JSON Manipulation In Java

3rd April 2016


Prerequisites :

  1. An IDE (I’m doing in Netbeans v8.1)
  2. json simple jar (Download at http://mvnrepository.com/artifact/com.googlecode.json-simple/json-simple/1.1.1)
  3. Patience

Problem Statement :

The example I’ve used is extraction of info from Twitter Data-set that was in json format. This is a program similar to a mini project that I once did. The program crawls through each tweet and extracts following entities:

  1. Hashtags
  2. Place name
  3. Follower Count
  4. Screen Name

These entities are stored in linked-lists and copies of these linked lists are used for processing and information retrieval which consists of :

  1. Top n Hashtags that have been tweeted.
  2. Top n Places from where the users have tweeted.
  3. Top n Users (Screen Name) that have most Follower Count

Where n is User Defined at Run-Time.

Code Explanation :

Setup

a. In Netbeans, create a new project and add the jar file by right clicking on “Libraries” and then “Add Jar”

b. import following -

import java.io.*;
import java.util.*;
import org.json.simple.*;
import org.json.simple.parser.*;

Note :- I won’t be explaining the entire code, but just for the hashtag parameter. Rest is easily understandable.

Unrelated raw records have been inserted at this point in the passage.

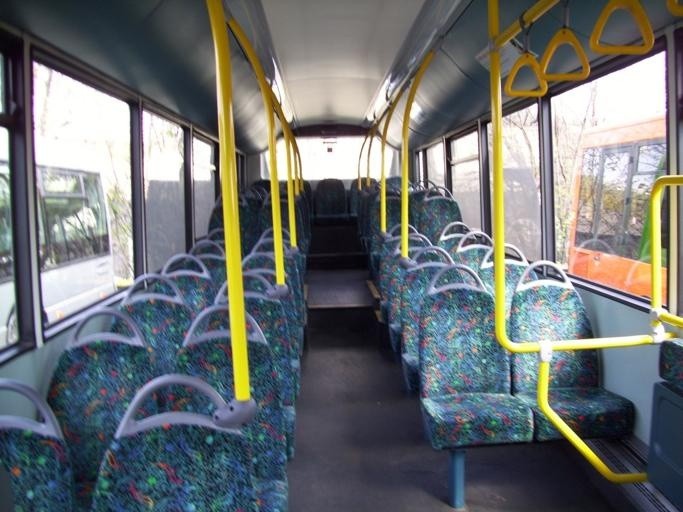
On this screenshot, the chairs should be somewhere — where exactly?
[413,262,536,503]
[177,305,291,510]
[49,305,158,453]
[2,380,73,508]
[512,262,635,444]
[92,374,252,511]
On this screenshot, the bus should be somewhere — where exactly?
[567,111,667,306]
[0,155,118,349]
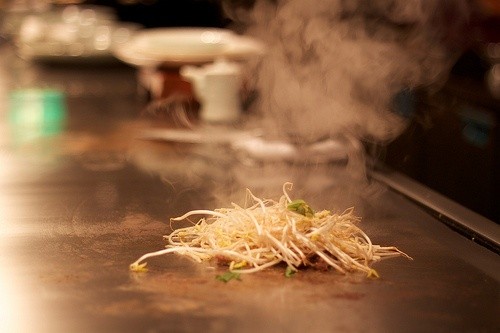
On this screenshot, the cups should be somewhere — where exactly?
[187,66,245,120]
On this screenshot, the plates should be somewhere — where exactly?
[113,28,265,63]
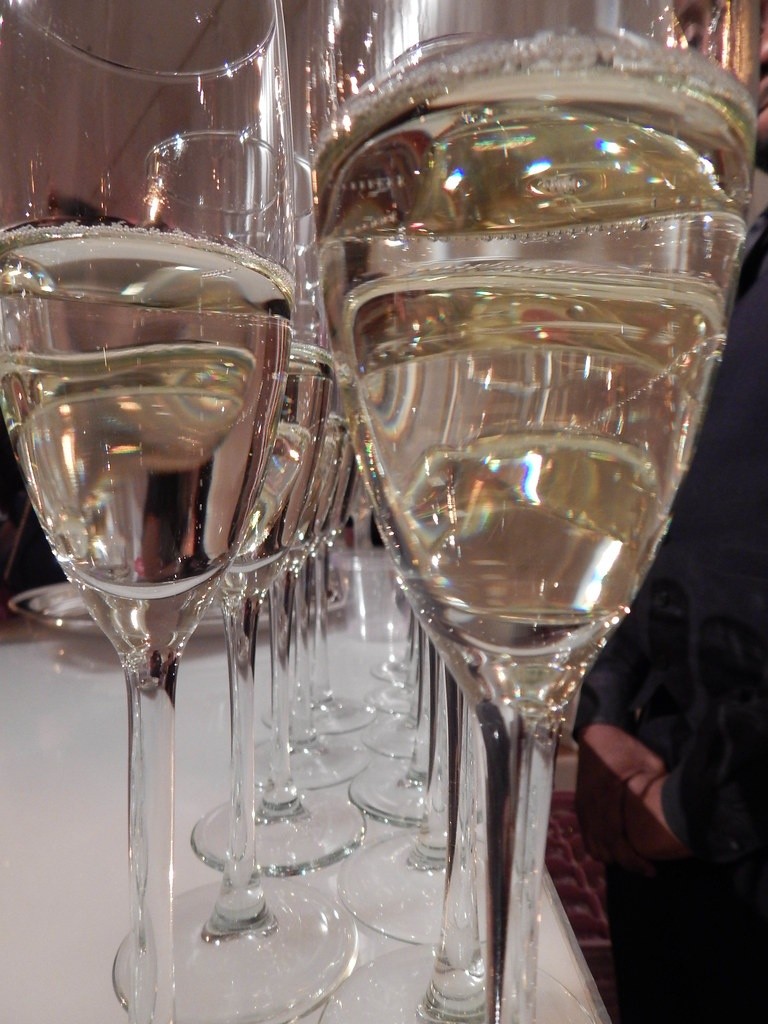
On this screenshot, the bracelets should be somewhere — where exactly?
[639,770,666,800]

Create a new JSON Parser object along with variables for parameter processing -

JSONParser parser = new JSONParser();

LinkedList<String> hashtags = new LinkedList();
ArrayList<Integer> count_hash = new ArrayList();
String topHashtags[];
int topHashtagsCount[];

Input your file into the parser (File must be filename.json i.e. in pure json format)

JSONArray a = (JSONArray) parser.parse(new FileReader("src\\bdaminiproject\\twitterData.json"));

Note :- I’ve initialized a JSONArray to parse the file because all my tweets are objects inside an array. Like this - [ {tweet1}, {tweet2}, {tweet3}, …, {tweetn} ]

Your json may be just an object instead of array, adjust accordingly.

Now, for each tweet inside the array, create a new JSONObject of the tweet so as to access the information inside.

for (Object o : a) {
    JSONObject x = (JSONObject) o;
    ...
}

Now, to extract information, we must know the structure of our object. My tweet object is like this (note that text is italics is modified to protect privacy) -

{
    ....
    "user": {
        ...
        "screen_name": "XYZ",
          ....
         "followers_count": 495,
          ....
    },
     ...
    "place": {
        ...
        "name": "PQR",
         ...
    },
     ...
    "entities": {
        "hashtags": ["text" : "hashtag", "text": "hashtag_2"],
         ...
    },
    ...
}

So, “hashtags” is an array of values inside object “entities” inside each tweet object x.

Extract each hashtag and store it in the linked list while adding a new count in arraylist. If the list already contains the hashtag, then increment the corresponding count in arraylist. Given that neither “entities” nor “hashtags” is null.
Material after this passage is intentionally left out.